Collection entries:
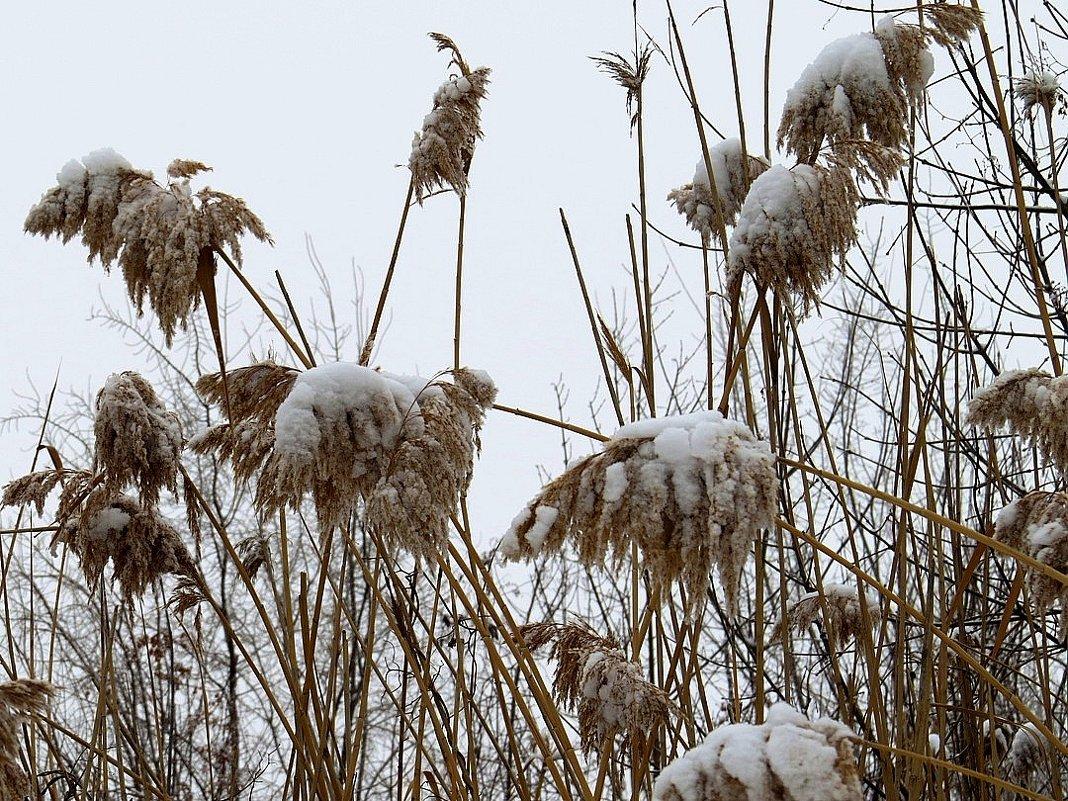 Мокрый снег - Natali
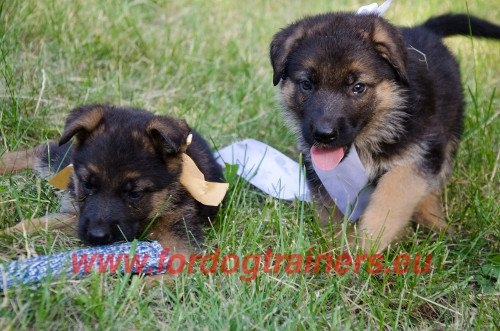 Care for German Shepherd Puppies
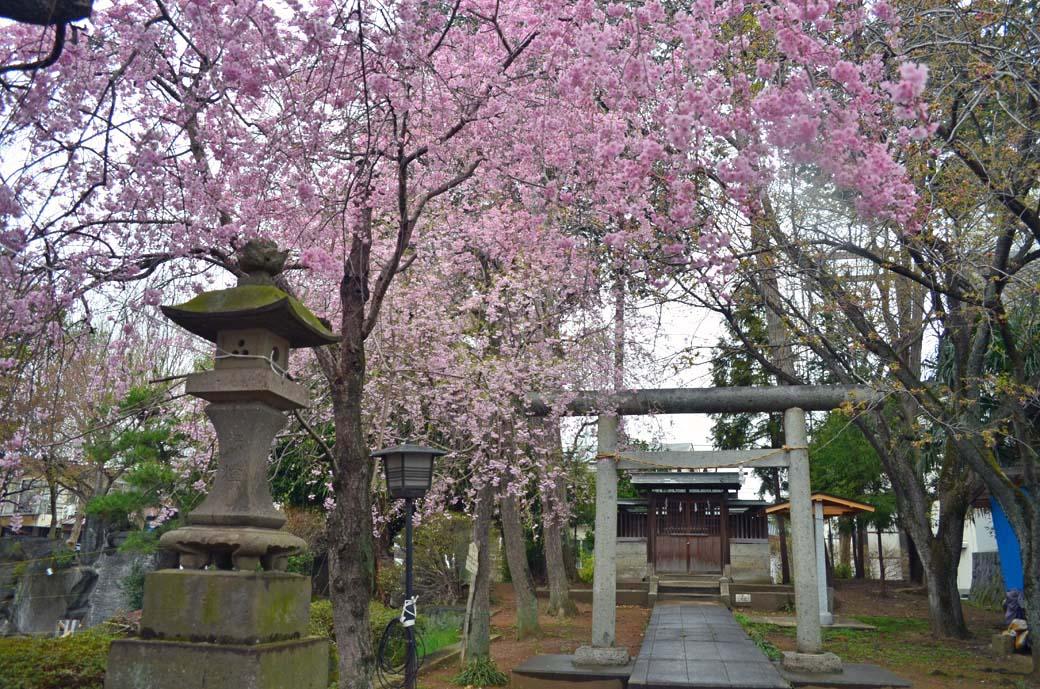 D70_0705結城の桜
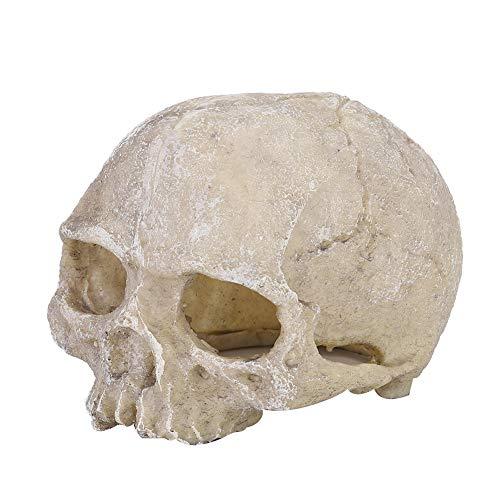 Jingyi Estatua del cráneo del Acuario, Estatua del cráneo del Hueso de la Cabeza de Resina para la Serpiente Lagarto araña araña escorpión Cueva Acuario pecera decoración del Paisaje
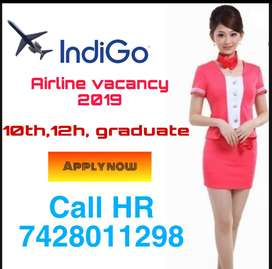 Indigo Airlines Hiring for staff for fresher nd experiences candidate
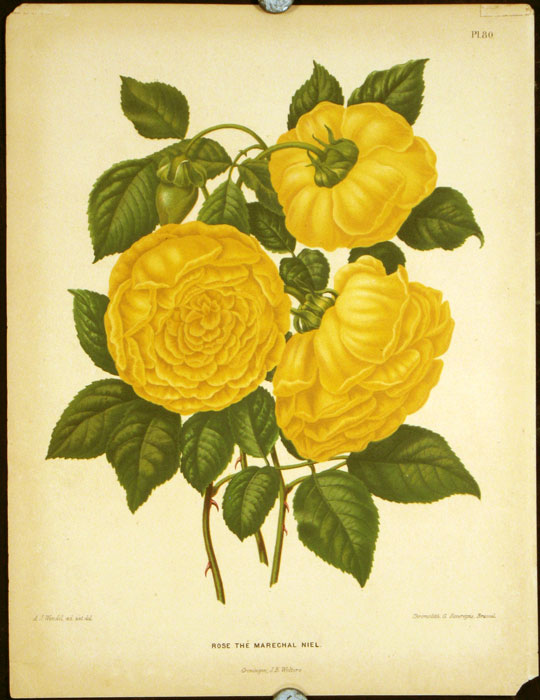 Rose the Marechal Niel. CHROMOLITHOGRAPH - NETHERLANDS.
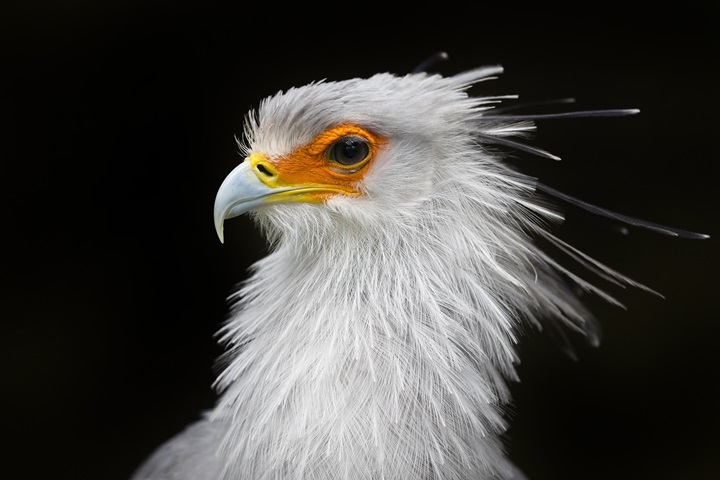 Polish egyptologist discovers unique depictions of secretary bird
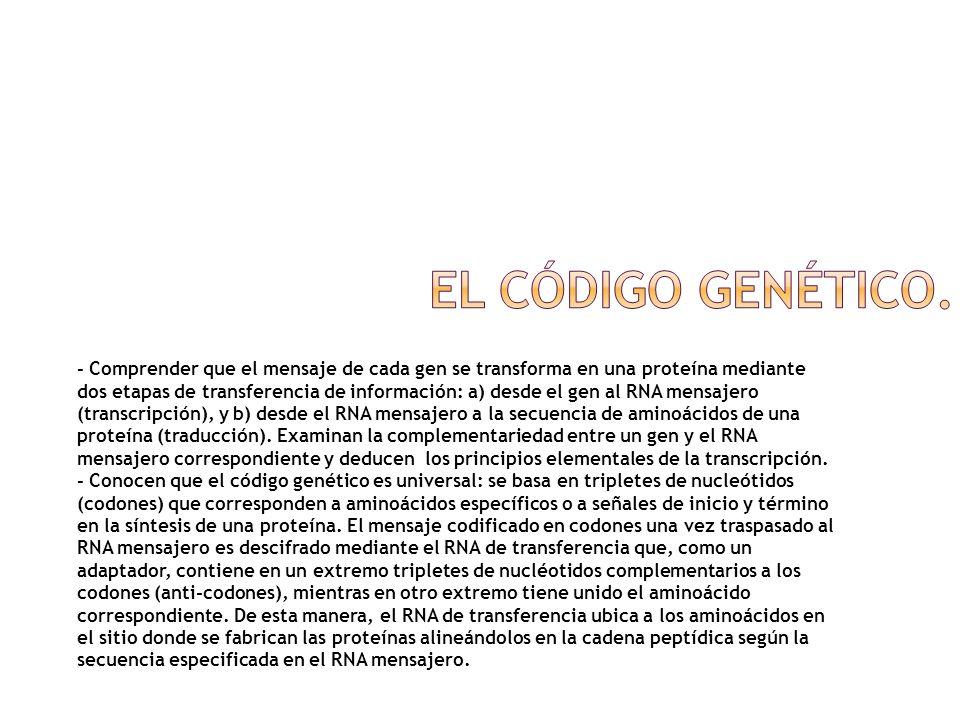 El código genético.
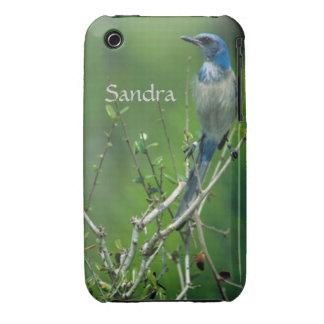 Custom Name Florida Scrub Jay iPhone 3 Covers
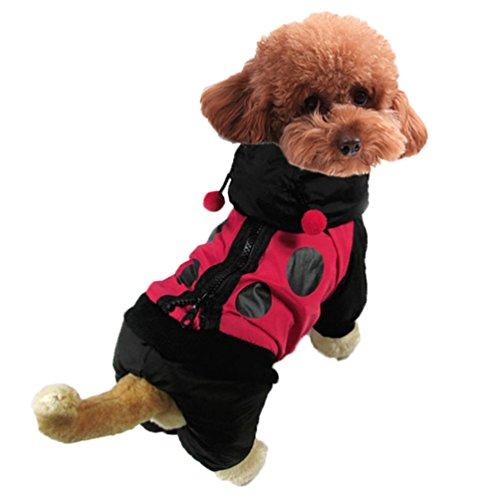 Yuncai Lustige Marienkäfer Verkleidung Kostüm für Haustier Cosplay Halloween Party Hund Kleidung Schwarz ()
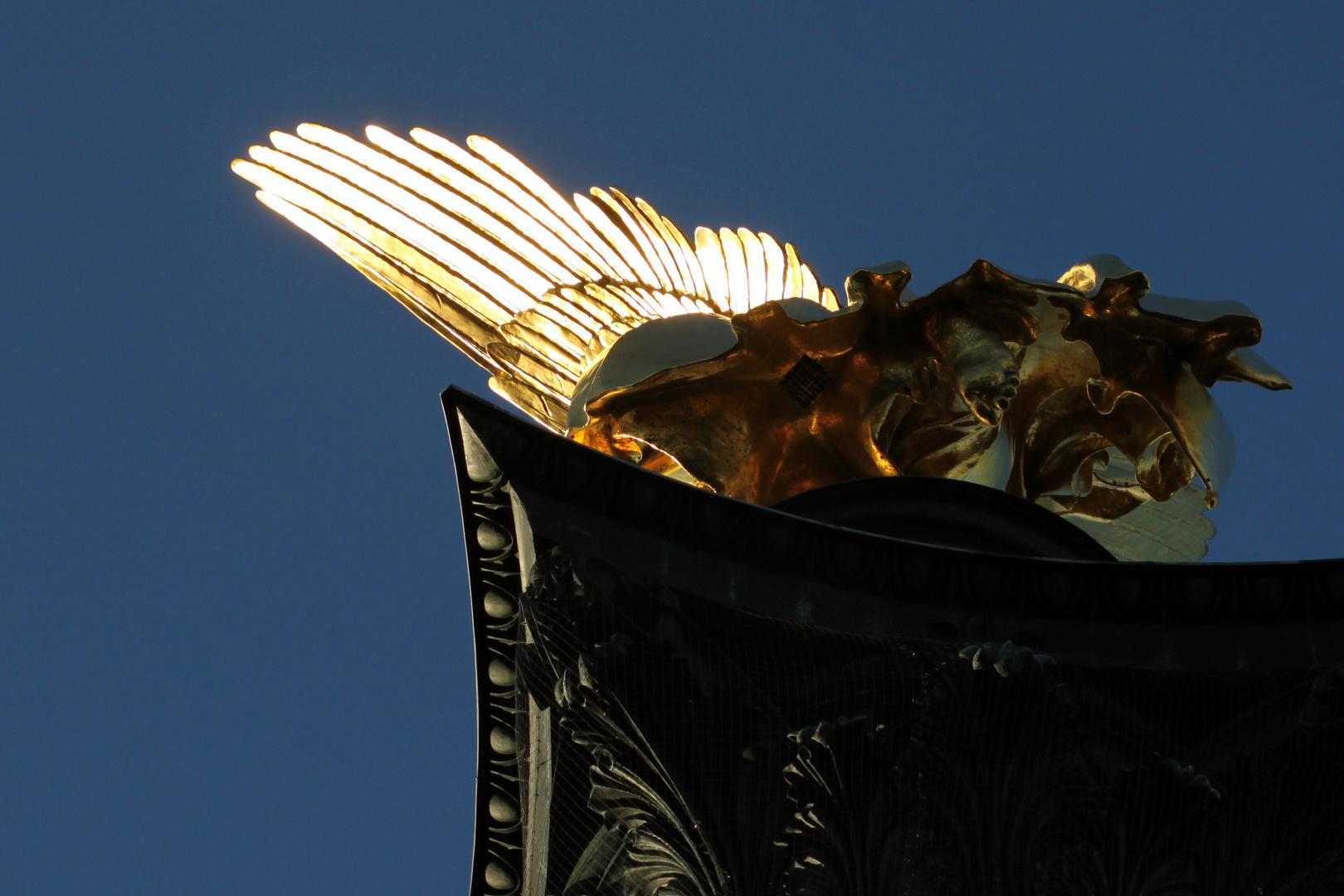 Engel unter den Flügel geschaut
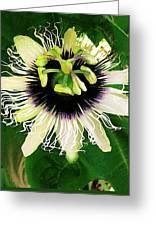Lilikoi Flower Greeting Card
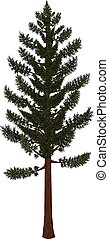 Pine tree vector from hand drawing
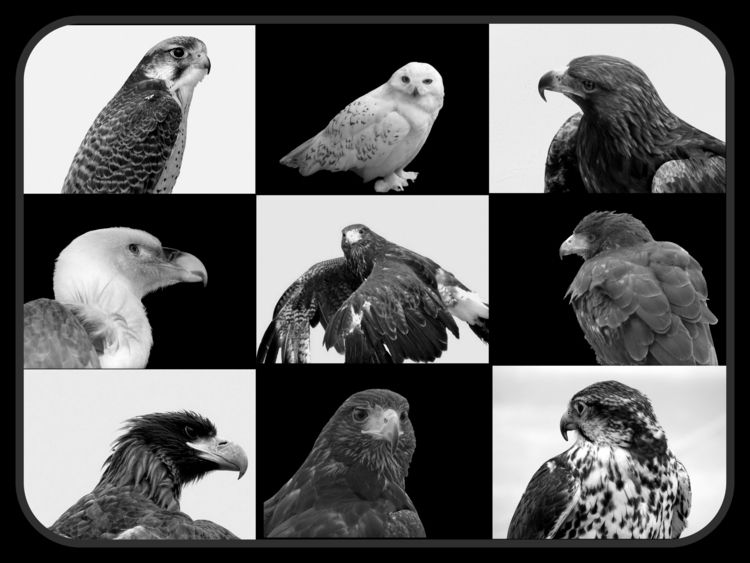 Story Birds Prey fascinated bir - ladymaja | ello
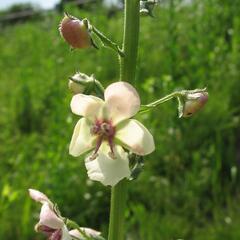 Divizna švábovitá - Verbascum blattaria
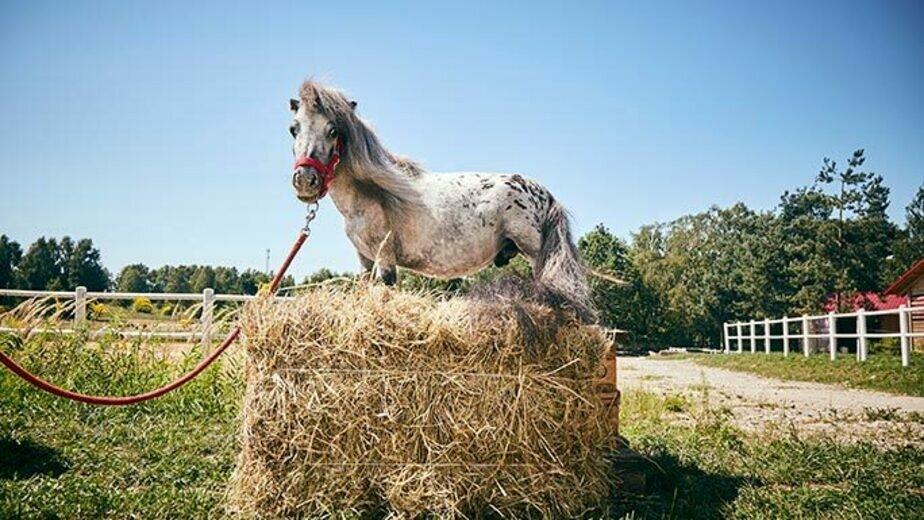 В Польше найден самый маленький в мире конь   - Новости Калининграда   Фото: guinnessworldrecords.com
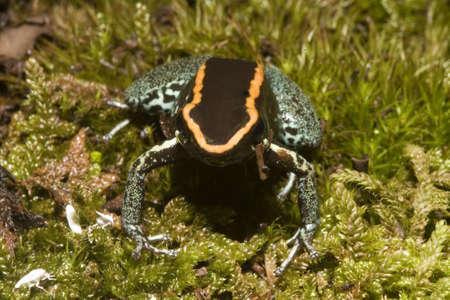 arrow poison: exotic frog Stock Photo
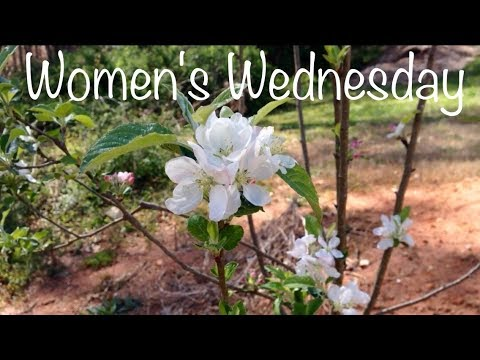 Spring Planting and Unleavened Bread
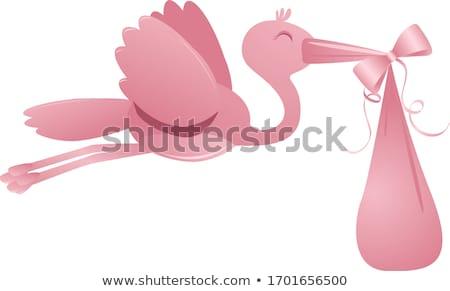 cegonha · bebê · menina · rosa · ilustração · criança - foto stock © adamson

* [ASSIGNED TASK]
From the first line to the last, give the data again exactly, but without pictures.

* [SOLUTION]
 Мокрый снег - Natali
 Care for German Shepherd Puppies
 D70_0705結城の桜
 Jingyi Estatua del cráneo del Acuario, Estatua del cráneo del Hueso de la Cabeza de Resina para la Serpiente Lagarto araña araña escorpión Cueva Acuario pecera decoración del Paisaje
 Indigo Airlines Hiring for staff for fresher nd experiences candidate
 Rose the Marechal Niel. CHROMOLITHOGRAPH - NETHERLANDS.
 Polish egyptologist discovers unique depictions of secretary bird
 El código genético.
 Custom Name Florida Scrub Jay iPhone 3 Covers
 Yuncai Lustige Marienkäfer Verkleidung Kostüm für Haustier Cosplay Halloween Party Hund Kleidung Schwarz ()
 Engel unter den Flügel geschaut
Lilikoi Flower Greeting Card
 Pine tree vector from hand drawing
 Story Birds Prey fascinated bir - ladymaja | ello
 Divizna švábovitá - Verbascum blattaria
 В Польше найден самый маленький в мире конь   - Новости Калининграда   Фото: guinnessworldrecords.com
 arrow poison: exotic frog Stock Photo
 Spring Planting and Unleavened Bread
 cegonha · bebê · menina · rosa · ilustração · criança - foto stock © adamson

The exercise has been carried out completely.